___ Data records
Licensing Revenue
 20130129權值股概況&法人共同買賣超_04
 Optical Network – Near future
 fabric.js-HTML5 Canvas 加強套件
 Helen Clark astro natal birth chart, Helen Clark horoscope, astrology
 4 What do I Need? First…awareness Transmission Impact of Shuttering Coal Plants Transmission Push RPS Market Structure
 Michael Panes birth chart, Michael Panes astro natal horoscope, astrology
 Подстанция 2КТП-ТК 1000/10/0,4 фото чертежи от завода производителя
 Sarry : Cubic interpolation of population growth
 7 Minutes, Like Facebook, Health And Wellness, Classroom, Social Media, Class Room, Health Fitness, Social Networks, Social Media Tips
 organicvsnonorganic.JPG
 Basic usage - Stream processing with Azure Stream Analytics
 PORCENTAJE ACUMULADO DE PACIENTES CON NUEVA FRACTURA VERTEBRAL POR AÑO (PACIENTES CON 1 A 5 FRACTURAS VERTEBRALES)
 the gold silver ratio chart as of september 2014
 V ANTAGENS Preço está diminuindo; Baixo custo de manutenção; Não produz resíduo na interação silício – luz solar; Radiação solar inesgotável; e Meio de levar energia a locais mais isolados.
______
The task: Of the entries above, repeat exactly the lines from the line with "4 What do I" through the line with "organicvsnonorganic.JPG", both of them included.

Solution to this problem:
 4 What do I Need? First…awareness Transmission Impact of Shuttering Coal Plants Transmission Push RPS Market Structure
 Michael Panes birth chart, Michael Panes astro natal horoscope, astrology
 Подстанция 2КТП-ТК 1000/10/0,4 фото чертежи от завода производителя
 Sarry : Cubic interpolation of population growth
 7 Minutes, Like Facebook, Health And Wellness, Classroom, Social Media, Class Room, Health Fitness, Social Networks, Social Media Tips
 organicvsnonorganic.JPG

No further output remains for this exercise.